I have a node application that when built is bundled all into one file. I want to split out of this bundle the app configuration parameters (it's just a simple object).
The ./build directory becomes populated with only three files: index.js, config.js and a map file.
When I cd into the directory and launch the app with node index.js, I get the following error:
TypeError: Cannot read property 'logPath' of undefined
at Module.<anonymous> (/home/*/repo/build/index.js:1:2367)
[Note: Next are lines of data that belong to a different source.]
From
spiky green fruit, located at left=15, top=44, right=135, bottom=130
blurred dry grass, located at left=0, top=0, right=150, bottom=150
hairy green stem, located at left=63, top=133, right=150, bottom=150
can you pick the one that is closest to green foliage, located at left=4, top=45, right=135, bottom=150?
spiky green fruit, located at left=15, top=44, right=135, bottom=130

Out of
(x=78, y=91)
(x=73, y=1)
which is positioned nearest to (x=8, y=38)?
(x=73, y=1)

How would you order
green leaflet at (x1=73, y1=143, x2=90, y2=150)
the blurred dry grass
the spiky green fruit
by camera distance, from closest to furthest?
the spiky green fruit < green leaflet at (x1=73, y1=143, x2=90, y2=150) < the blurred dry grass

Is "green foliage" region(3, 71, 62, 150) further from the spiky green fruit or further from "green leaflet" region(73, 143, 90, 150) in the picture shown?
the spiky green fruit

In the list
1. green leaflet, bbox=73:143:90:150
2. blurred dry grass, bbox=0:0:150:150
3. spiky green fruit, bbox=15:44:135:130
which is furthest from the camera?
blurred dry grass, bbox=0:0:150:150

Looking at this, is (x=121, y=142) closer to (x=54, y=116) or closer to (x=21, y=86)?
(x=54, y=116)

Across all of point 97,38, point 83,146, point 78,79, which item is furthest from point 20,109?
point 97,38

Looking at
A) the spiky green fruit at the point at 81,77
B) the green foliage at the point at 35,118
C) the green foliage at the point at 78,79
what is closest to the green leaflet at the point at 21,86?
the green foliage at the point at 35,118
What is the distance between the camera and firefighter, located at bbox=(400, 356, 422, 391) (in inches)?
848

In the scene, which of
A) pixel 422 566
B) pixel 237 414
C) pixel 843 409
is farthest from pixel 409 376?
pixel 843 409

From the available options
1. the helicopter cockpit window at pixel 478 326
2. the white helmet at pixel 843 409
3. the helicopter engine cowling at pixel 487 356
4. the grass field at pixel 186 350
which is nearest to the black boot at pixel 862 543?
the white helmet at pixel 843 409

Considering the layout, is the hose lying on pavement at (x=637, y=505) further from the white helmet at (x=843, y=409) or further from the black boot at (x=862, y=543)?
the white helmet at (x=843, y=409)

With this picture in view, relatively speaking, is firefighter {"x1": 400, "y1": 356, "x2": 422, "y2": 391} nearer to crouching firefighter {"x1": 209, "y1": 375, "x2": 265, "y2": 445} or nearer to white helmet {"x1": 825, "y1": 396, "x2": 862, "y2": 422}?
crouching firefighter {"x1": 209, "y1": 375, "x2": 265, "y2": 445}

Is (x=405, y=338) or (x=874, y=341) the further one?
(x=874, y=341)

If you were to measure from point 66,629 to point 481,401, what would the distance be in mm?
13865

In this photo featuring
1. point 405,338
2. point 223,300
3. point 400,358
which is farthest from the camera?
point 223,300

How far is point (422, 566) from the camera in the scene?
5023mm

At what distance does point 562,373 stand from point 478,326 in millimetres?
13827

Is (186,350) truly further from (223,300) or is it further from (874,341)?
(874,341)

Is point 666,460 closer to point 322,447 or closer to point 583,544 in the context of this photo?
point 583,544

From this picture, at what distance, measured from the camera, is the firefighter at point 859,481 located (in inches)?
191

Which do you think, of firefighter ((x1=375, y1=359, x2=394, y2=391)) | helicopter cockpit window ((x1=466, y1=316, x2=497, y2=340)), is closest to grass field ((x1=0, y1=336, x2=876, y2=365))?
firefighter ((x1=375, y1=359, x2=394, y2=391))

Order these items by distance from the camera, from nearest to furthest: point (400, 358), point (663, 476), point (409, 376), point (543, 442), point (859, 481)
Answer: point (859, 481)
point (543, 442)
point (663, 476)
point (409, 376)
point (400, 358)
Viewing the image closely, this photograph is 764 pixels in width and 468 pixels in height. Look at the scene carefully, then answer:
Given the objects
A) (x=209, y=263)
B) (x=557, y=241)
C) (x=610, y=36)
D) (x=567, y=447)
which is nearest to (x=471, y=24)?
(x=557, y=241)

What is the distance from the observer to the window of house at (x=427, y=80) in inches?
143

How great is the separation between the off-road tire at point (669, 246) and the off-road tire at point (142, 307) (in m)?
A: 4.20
at t (/home/*/repo/build/index.js:1:172)
at /home/*/repo/build/index.js:1:964
at Object.<anonymous> (/home/*/repo/build/index.js:1:973)
at Module._compile (module.js:652:30)
at Object.Module._extensions..js (module.js:663:10)
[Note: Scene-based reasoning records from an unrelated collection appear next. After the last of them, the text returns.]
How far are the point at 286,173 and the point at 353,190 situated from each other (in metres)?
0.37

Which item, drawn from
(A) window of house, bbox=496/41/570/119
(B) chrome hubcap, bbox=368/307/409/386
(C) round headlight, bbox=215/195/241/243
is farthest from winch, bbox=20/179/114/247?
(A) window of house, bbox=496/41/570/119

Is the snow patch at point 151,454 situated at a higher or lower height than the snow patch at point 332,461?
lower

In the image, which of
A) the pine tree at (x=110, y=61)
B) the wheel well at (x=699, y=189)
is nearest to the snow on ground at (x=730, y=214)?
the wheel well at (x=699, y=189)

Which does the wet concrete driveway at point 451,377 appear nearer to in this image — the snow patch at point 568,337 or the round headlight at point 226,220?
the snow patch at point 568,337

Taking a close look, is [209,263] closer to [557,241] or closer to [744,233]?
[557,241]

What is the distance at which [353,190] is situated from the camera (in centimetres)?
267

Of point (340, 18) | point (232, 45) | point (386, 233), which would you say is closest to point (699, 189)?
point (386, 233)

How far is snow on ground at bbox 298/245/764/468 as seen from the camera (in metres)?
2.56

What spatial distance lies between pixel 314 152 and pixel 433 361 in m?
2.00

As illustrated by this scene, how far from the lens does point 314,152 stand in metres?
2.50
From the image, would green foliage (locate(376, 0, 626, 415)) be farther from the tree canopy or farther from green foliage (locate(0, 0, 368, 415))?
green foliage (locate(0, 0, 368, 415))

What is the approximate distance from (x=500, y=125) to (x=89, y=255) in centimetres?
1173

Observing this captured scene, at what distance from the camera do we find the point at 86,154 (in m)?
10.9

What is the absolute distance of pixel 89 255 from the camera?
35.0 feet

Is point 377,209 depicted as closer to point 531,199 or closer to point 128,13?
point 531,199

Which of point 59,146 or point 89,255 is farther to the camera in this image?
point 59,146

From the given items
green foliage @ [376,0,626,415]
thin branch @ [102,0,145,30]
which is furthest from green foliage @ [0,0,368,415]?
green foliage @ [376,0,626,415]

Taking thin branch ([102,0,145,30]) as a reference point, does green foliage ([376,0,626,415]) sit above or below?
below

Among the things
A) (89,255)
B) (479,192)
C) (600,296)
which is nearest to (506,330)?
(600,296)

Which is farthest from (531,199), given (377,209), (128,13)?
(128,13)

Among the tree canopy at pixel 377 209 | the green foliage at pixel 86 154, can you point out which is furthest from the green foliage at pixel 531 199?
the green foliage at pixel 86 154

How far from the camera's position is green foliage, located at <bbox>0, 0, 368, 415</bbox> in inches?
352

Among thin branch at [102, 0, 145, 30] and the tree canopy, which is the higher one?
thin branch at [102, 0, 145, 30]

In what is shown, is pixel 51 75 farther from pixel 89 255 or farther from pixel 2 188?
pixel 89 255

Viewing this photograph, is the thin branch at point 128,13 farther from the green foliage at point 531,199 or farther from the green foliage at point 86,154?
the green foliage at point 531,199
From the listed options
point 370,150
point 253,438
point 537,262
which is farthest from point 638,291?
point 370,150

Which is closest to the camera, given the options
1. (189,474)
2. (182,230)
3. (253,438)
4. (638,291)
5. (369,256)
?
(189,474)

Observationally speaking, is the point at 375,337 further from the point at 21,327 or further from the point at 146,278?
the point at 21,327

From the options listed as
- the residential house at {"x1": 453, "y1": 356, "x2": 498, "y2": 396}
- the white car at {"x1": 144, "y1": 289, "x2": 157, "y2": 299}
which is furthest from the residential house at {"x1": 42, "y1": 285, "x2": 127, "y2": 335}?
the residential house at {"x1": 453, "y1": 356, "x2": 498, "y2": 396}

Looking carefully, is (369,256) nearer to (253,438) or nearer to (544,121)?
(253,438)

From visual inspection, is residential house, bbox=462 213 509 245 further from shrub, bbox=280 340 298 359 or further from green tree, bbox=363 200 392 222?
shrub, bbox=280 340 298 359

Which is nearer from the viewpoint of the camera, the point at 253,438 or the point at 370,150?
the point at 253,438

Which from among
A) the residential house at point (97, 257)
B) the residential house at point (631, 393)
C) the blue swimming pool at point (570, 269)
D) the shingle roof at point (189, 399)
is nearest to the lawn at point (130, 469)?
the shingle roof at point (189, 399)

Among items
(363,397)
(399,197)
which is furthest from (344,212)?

at Module.load (module.js:565:32)
at tryModuleLoad (module.js:505:12)
at Function.Module._load (module.js:497:3)
at Function.Module.runMain (module.js:693:10)
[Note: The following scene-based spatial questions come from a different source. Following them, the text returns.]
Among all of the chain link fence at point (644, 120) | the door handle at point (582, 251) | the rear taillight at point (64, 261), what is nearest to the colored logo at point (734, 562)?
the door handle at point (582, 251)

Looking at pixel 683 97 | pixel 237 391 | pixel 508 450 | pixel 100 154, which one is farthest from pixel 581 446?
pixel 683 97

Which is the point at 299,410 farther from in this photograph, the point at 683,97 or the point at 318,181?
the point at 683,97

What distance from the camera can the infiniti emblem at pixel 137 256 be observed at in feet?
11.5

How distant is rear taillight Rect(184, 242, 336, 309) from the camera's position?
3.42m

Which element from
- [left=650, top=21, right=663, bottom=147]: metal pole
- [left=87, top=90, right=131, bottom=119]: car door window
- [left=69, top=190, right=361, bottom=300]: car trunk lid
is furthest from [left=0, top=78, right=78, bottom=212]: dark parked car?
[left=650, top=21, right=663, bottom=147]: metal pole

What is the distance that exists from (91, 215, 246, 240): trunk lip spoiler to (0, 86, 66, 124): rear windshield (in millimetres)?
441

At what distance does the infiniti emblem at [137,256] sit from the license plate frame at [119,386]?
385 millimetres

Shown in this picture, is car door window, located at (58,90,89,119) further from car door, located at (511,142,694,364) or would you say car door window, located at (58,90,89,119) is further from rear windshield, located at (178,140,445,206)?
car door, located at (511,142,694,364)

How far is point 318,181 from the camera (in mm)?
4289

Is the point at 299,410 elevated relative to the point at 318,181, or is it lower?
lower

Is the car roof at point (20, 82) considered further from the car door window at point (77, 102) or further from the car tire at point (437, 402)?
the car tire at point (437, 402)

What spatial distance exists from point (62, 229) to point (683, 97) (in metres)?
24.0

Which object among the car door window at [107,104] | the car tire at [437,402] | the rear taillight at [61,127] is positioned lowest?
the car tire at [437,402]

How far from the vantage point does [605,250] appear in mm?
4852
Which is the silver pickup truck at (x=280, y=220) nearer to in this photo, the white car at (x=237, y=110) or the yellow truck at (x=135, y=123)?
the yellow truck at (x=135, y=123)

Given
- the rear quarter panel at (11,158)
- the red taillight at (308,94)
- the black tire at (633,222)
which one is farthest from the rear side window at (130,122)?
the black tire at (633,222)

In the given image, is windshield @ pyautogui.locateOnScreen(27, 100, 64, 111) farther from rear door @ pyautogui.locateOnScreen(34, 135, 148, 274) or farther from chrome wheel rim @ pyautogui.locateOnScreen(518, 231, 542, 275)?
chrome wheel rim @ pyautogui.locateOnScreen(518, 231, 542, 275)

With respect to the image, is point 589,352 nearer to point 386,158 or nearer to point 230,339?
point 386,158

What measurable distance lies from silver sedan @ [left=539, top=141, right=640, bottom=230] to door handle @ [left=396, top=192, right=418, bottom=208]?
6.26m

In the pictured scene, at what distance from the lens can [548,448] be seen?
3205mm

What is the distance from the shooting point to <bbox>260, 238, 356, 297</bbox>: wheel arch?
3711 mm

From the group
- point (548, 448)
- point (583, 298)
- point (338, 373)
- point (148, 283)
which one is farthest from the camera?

at startup (bootstrap_node.js:191:16)
at bootstrap_node.js:612:3
The top of the built config.js file looks like
"use strict";
Object.defineProperty(exports, "__esModule", { value: true });
exports.config = {
logPath: 'logs',
....
};
The webpack configuration I am using looks as such
const path = require('path');
const nodeExternals = require('webpack-node-externals');
function excludeConfig(context, request, callback) {
/config/.test(request)
? callback(null, 'require("./config.js")', + request)
: callback();
}
module.exports = {
entry: {
index: path.resolve(__dirname, './src/server/index.js')
},
module: {
rules: [
{
test: /\.ts$/,
loader: 'awesome-typescript-loader',
exclude: ['node_modules']
}, {
test: /\.js$/,
loader: 'source-map-loader',
enforce: 'pre'
}
]
},
resolve: {
extensions: ['.ts', '.tsx', '.js', '.jsx'],
modules: [path.resolve(__dirname, 'node_modules')]
},
devtool: 'source-map',
output: {
filename: 'index.js',
path: path.join(__dirname, '/build')
},
mode: 'production',
target: 'node',
externals: [
nodeExternals(),
excludeConfig
],
};
My config file is being built by gulp with the following strategy
const ts = require('gulp-typescript');
const tsProject = ts.createProject('tsconfig.json');
gulp.task('add-config', function () {
return gulp
.src('src/*config.ts')
.pipe(tsProject())
.pipe(gulp.dest('build'));
});
The tsconfig.json file looks as follows:
{
"compilerOptions": {
"outDir": "./build",
"allowJs": true,
"checkJs": false,
"module": "commonjs",
"target": "es5",
"moduleResolution": "node",
"lib": ["es2015", "dom"]
}
}
My hunch is that after the build the configuration file is not providing what the bundle is expecting.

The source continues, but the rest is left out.